[start Exercise inputs]

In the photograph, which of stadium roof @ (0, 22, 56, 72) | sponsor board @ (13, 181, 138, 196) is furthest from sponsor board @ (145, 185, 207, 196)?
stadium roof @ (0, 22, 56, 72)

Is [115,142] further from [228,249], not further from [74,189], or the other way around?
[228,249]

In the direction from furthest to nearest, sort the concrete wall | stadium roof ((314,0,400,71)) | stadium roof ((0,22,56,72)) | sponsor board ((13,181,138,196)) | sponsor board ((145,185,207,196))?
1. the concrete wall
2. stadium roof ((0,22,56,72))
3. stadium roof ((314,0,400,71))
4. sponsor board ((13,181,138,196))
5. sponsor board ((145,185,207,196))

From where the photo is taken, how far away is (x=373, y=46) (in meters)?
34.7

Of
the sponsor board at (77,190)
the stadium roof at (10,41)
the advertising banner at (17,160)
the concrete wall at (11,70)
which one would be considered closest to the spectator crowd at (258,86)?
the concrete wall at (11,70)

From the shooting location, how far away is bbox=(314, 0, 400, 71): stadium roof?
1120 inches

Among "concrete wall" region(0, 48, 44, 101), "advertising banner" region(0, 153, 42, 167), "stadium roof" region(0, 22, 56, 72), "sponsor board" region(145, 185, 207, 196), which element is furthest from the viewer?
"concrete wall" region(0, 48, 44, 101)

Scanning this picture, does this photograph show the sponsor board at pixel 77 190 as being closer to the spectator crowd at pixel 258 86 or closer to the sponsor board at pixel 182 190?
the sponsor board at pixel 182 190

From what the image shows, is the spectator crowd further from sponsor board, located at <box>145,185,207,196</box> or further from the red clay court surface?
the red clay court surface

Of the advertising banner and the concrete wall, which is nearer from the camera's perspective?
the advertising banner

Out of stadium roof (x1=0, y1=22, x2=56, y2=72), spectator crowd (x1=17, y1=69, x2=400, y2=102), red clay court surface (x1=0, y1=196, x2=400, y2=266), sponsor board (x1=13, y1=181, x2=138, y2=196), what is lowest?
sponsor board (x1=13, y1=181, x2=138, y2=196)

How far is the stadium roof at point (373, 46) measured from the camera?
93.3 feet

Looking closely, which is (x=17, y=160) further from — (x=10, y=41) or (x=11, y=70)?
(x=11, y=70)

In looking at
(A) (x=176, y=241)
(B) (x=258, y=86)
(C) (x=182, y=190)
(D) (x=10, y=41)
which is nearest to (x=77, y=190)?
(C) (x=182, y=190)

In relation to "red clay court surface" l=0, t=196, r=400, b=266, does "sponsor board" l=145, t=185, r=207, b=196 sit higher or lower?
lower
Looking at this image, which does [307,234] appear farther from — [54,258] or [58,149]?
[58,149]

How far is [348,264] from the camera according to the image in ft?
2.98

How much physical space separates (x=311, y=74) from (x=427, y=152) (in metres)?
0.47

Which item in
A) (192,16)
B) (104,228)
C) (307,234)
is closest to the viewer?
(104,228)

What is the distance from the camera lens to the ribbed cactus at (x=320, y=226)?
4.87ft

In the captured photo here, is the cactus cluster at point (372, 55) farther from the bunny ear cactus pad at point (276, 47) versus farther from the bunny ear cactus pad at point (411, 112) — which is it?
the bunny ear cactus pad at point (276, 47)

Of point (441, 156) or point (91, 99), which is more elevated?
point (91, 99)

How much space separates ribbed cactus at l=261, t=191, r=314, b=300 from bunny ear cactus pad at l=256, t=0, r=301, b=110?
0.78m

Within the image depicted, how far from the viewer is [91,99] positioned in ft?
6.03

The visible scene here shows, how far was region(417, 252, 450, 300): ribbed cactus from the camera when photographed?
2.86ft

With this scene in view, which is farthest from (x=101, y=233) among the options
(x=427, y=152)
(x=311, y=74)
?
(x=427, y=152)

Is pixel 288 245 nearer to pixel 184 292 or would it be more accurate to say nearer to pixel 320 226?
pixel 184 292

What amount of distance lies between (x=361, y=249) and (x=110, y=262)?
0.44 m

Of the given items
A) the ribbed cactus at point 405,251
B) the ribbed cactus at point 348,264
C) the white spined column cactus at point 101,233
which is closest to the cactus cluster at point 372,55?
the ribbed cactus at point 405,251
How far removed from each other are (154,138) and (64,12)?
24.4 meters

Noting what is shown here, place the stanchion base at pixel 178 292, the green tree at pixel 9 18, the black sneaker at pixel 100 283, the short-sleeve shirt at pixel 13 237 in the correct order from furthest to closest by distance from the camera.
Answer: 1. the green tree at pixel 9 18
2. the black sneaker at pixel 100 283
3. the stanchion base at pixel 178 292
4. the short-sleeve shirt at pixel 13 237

[end Exercise inputs]

Please transcribe the lines starting with the line that contains "In the direction" and ending with the line that contains "5. sponsor board ((145,185,207,196))", keeping every character as it appears.

In the direction from furthest to nearest, sort the concrete wall | stadium roof ((314,0,400,71)) | stadium roof ((0,22,56,72)) | sponsor board ((13,181,138,196)) | sponsor board ((145,185,207,196))?
1. the concrete wall
2. stadium roof ((0,22,56,72))
3. stadium roof ((314,0,400,71))
4. sponsor board ((13,181,138,196))
5. sponsor board ((145,185,207,196))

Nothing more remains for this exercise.